As I Lay Like Literally Dying –by William Faulkner:

This classic novel follows the unnecessarily-long, incoherently-rambling, social media accounts, of which Addie–an angst-filled 18-year-old girl–has 15 of.

The novel begins as Addie considers deleting her social media presence after not getting enough engagement on a particularly important post which quoted Marilyn Monroe (“just a basic bia like her”). Her internal monologue, as she makes this important decision, is being live-tweeted, and is well written, if she does say so herself.

After coming to the decision that she would make a pledge to take a temporary hiatus from only snapchat, she witnesses her dog get its snout caught in a red plastic cup, causing her to immediately go back on her pledge. It’s clear to Addie that something so amazing– so profoundly earth shattering– as that, could only be captioned with one thing.

Literally dying.

 

Alice’s Adventures in Coachelland –by Lewis Carroll:

Alice is a typical suburban girl. She smoked pot once or twice in high school and did a shot of UV blue with the football captain once. Then, she goes off to college and decides that maybe doing hardcore designer drugs is her next logical step.

One afternoon, while she’s studying lazily in the quad with her roommate, she meets a scrubby looking guy in a white t-shirt. The guy says his name is Rabbit, and he sells her hardcore designer drugs out of a pocket watch. She then follows him to the desert where she finds a magical land filled with people dressed as animals, painted with glow stick juice, all listening to intolerable, deafeningly loud, techno music. She then befriends a man wearing a peculiar hat, who gives her more drugs.
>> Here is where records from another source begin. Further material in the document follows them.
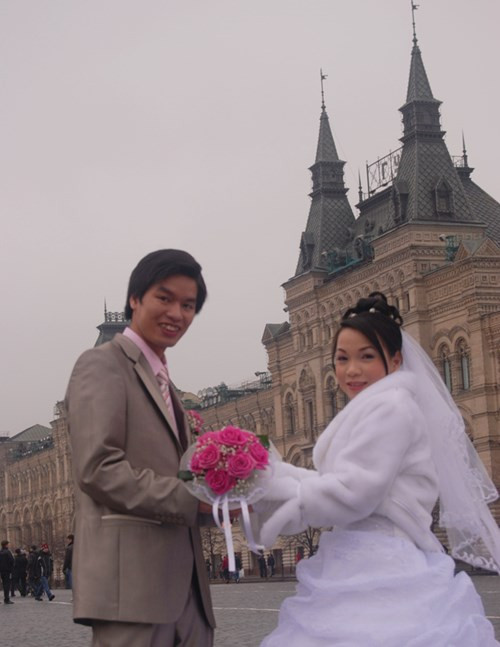 Tiến sĩ áo lính và chuyện tình bên xứ lạnh ảnh 1 Tiến sĩ áo lính và chuyện tình bên xứ lạnh ảnh 1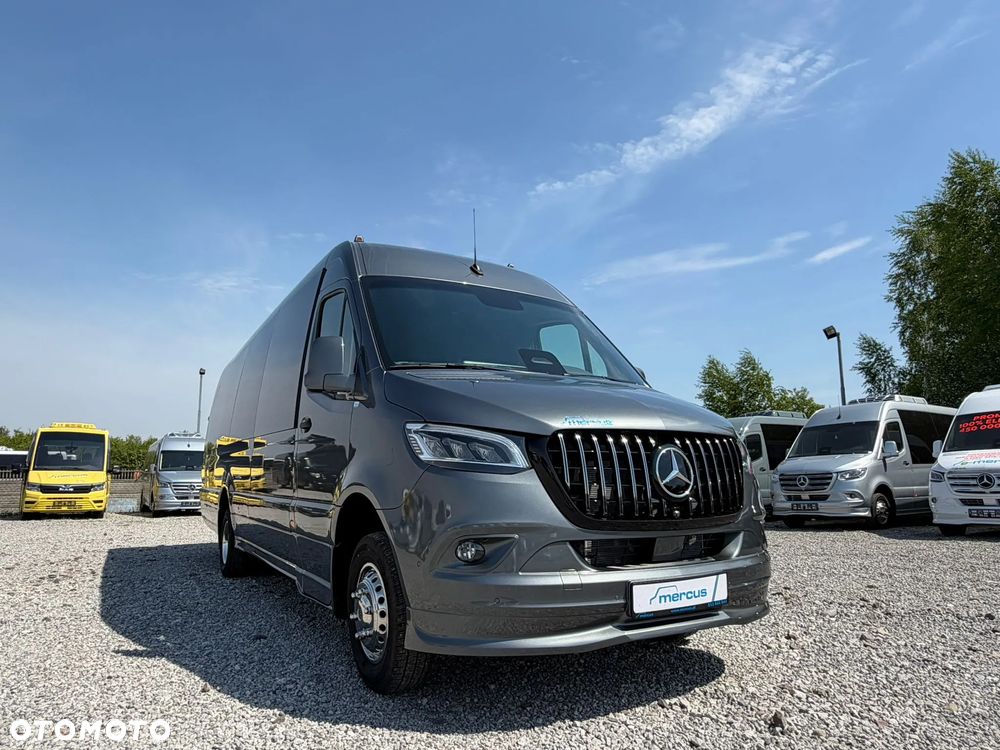 Mercedes-Benz Sprinter 519 - 13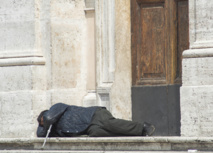 Una persona sin hogar. Imagen: Mirek Hejnicki. Fuente: PhotoXpress.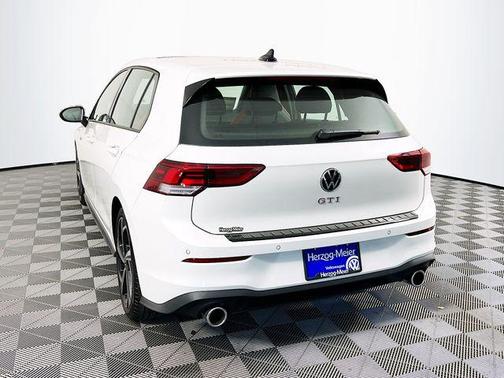 2025 Volkswagen Golf GTI 2.0T SE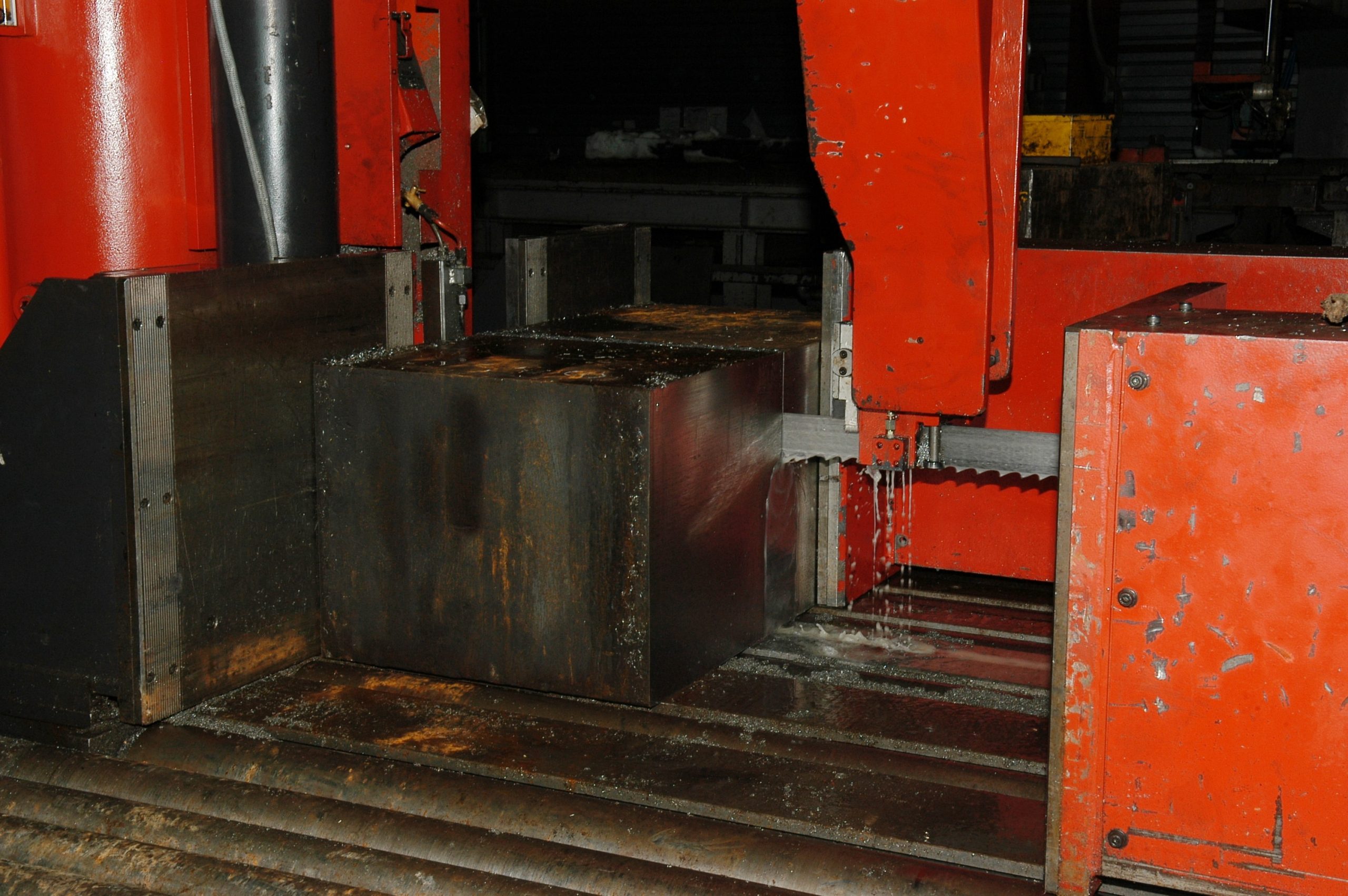 decoupe-bloc-acier-brut-lugand-aciers-1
Alice eventually wanders away from the crowd, into the desert. There, she is picked up by the cops. She tells them that she is totally sober, but the cop tells her she is “More than a mile high.” She is then arrested for public intoxication and banned from Coachelland forever.

When she gets back, no one believes that she was in such a magical place. They say they believe her, but she knows they don’t. So, Alice shows them an egregious number of pictures that she took while she was there, but they still just, like, had to be there.